Hydrogen
is the most abundant element on Earth. And it’s potential as a fuel could
revolutionize the energy market because using it doesn’t produce any emissions.
Zero. Unfortunately, it’s lightweight gas and rises into the atmosphere, which
means its rarely found in its pure form. And making making it produces
emissions.
Erik
Koepf, a mechanical engineering PhD student at the University of Delaware, may
have found a way to make hydrogen fuel cheaply, using only sunlight, zinc oxide
and water.
He built
a device that has a mirror and chamber, which holds the zinc oxide. The mirror
concentrates the sunlight into the chamber holding the zinc oxide. The
concentrated light is so intense, with temperatures hitting up to 3,500 degrees
Fahrenheit, that when it hits the zinc oxide the heat separates the zinc and
oxygen, and the zinc becomes a vapor.
In a
large facility, the zinc vapor would be added to water, which reacts with it
and turns into zinc oxide again, releasing the hydrogen. Koepf’s apparatus doesn’t
perform that second step, which is actually simpler.
It’s the
first step that’s more challenging, “because it requires very high
temperatures,” said Ajay Prasad, a professor of mechanical engineering at the
University of Delaware and Koepf’s PhD adviser.

--- RECORDS SHOWN ---
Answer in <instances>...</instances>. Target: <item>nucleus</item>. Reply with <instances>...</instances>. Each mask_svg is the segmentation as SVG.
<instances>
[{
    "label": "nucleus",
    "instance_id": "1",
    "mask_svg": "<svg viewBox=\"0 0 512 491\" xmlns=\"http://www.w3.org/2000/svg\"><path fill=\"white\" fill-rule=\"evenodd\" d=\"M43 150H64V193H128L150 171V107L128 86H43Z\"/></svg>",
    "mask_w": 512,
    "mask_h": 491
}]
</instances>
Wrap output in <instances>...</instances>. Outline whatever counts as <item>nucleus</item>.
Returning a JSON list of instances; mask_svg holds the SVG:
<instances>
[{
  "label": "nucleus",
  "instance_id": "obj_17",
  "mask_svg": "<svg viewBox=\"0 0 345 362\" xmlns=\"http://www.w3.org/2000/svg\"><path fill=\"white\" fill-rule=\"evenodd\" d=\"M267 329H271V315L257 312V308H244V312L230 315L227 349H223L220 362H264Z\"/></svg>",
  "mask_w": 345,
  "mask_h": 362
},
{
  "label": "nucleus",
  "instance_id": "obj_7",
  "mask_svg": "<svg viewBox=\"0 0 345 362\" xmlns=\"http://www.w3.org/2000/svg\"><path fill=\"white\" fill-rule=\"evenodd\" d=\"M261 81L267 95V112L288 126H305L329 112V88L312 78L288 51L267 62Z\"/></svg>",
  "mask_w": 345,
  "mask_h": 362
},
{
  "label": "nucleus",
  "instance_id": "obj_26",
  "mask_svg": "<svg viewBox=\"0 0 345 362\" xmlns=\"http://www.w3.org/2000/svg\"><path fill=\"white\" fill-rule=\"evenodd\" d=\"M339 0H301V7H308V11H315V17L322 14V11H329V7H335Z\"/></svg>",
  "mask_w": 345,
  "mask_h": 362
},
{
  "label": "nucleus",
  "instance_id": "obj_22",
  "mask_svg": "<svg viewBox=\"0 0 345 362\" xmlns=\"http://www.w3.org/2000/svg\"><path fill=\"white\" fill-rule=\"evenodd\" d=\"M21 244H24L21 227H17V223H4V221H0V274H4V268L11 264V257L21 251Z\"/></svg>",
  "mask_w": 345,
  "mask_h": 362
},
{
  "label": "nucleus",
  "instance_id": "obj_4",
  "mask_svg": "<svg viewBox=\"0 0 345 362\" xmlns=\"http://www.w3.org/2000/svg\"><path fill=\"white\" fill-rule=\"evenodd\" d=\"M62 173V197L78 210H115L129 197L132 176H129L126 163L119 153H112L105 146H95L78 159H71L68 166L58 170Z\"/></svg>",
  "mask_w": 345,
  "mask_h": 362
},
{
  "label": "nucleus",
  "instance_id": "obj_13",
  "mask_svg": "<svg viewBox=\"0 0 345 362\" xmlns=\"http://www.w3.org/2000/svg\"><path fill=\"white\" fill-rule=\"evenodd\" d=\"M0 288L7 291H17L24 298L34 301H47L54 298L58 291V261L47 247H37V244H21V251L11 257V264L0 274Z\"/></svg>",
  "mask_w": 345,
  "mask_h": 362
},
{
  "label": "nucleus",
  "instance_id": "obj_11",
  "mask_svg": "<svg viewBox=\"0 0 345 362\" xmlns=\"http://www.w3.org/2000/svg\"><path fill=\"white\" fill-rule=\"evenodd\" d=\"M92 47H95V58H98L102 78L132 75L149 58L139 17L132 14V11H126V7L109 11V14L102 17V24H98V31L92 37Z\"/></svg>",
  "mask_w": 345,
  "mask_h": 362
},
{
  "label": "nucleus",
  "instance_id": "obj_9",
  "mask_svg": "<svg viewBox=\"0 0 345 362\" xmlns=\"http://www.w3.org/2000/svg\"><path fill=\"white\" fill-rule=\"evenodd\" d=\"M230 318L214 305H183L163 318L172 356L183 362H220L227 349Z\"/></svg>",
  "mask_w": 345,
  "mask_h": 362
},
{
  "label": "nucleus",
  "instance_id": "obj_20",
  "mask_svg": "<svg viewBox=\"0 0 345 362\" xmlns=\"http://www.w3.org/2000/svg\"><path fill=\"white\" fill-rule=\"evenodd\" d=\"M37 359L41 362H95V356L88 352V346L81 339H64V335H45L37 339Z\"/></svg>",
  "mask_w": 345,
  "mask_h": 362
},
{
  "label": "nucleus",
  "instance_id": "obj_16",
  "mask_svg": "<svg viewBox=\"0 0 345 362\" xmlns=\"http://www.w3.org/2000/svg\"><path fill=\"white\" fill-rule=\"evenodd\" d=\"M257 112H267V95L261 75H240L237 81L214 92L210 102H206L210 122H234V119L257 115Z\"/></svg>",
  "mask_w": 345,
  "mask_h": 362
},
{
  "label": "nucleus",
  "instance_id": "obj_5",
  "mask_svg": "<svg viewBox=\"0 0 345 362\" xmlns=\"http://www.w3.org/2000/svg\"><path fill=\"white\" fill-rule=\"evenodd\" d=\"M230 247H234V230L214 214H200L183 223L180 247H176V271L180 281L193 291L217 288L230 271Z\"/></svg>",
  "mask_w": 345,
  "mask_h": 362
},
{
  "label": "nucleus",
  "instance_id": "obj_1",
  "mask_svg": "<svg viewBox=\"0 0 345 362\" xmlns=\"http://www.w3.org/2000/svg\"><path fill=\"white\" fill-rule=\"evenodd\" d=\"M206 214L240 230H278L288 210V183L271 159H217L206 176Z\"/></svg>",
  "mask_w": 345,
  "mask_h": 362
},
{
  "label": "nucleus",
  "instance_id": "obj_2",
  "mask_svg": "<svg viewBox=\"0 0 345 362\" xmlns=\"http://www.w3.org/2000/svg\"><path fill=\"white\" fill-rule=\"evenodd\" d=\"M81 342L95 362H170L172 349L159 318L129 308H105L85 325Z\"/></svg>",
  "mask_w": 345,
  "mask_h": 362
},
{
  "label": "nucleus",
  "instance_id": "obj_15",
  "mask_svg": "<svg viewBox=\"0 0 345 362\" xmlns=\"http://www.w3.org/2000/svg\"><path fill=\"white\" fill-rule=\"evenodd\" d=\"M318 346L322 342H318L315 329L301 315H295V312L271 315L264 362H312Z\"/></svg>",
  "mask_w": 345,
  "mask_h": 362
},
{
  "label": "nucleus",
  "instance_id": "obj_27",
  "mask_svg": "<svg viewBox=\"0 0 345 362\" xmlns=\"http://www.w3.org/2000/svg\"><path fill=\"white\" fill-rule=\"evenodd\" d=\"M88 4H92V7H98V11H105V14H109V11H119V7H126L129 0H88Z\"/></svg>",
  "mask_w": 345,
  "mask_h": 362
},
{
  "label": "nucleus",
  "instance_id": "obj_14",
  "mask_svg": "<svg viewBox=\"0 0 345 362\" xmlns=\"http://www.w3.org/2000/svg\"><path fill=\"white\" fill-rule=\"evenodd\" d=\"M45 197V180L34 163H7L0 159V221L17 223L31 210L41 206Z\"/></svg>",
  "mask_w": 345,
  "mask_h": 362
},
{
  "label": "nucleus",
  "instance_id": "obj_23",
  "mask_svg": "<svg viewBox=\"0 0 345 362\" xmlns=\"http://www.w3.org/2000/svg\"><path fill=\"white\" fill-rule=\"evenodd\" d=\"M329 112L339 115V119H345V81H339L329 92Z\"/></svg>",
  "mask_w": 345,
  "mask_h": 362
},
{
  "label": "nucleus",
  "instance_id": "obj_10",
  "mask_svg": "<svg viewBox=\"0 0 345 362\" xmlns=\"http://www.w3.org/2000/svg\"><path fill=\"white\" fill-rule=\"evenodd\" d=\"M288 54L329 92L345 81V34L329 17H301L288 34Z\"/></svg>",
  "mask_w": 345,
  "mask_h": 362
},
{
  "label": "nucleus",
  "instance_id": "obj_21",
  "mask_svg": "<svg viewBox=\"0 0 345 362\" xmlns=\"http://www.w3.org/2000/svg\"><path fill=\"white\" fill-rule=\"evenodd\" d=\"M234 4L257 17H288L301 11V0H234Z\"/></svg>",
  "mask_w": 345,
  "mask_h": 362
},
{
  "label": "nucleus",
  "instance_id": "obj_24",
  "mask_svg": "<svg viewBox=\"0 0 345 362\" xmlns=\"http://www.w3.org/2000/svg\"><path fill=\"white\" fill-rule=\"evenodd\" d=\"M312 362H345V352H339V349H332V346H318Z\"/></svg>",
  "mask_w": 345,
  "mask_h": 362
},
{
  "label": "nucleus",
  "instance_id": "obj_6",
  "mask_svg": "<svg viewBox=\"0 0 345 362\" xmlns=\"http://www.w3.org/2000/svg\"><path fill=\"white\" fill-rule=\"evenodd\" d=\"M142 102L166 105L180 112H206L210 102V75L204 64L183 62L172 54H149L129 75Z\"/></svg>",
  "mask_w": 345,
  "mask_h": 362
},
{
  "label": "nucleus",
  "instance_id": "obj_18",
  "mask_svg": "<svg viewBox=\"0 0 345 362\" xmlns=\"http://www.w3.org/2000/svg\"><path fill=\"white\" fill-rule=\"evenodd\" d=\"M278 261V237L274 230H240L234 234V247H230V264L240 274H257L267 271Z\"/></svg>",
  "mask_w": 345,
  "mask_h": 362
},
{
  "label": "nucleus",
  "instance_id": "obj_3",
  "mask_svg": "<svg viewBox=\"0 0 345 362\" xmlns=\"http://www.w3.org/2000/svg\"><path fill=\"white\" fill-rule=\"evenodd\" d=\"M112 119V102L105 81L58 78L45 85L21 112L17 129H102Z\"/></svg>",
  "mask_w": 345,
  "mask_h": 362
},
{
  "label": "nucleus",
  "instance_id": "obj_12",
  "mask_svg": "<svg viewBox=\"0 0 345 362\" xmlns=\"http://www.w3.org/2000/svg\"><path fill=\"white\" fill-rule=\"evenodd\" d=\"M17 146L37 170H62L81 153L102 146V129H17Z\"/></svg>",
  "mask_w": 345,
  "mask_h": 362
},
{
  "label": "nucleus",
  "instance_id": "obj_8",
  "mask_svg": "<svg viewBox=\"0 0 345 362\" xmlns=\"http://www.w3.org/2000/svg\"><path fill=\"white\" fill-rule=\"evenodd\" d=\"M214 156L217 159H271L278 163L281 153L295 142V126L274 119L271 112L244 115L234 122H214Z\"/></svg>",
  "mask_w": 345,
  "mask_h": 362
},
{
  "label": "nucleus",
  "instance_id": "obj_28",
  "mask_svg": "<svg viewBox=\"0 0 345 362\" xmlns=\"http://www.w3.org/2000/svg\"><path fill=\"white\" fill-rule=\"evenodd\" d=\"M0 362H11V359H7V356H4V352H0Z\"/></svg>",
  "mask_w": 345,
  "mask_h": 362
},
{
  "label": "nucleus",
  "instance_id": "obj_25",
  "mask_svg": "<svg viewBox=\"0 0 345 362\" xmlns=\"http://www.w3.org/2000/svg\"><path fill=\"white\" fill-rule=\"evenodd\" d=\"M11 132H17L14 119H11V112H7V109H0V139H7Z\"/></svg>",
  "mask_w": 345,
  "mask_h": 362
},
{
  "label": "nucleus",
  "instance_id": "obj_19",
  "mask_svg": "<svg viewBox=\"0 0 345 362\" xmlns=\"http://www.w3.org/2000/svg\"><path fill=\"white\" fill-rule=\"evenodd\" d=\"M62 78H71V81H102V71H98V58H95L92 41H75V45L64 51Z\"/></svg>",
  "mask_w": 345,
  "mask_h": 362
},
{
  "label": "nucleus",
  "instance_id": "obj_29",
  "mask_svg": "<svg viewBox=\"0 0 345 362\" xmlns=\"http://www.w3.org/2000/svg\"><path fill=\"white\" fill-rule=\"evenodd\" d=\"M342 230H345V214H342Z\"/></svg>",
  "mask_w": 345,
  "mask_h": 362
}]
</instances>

--- TO-DO LIST ---
1) In the hydrogen fuel article, how hot can the concentrated light in Koepf's device get?
2) According to the hydrogen fuel article, what does Koepf's method use to make hydrogen fuel? List each one.
3) Carry the hydrogen fuel article forward from its final sentence.
The records were taken from a separate source.

--- TASK RESPONSES ---
1) Up to 3,500 degrees Fahrenheit.

2) Sunlight, zinc oxide, and water.

3)
Since the
product is zinc oxide, the same chemical the reaction started with, it can be
used over and over again. The only waste produced is oxygen. Since the power
source is sunlight, it eliminates the problem of the vast amounts of
electricity needed in other hydrogen-producing reactions, such as electrolyzing
water.
The
device is being tested at the Swiss Federal Institute of Technology, and there
are still questions about whether it can be scaled up. Thus far the amounts of
hydrogen and zinc produced have been small, and the reaction chamber Koepf
designed only takes care of the first step, making the zinc vapor. The next
stage will be setting up the water-zinc reaction to more efficiently produce
the hydrogen.
Koepf
will also be testing a reflector designed to concentrate the sunlight.
Initially he used an existing mirror at the Institute to concentrate the
sunlight, but to run this next set of tests he’ll be using a water-cooled
version of his own design to reach the temperatures necessary to drive the
reaction.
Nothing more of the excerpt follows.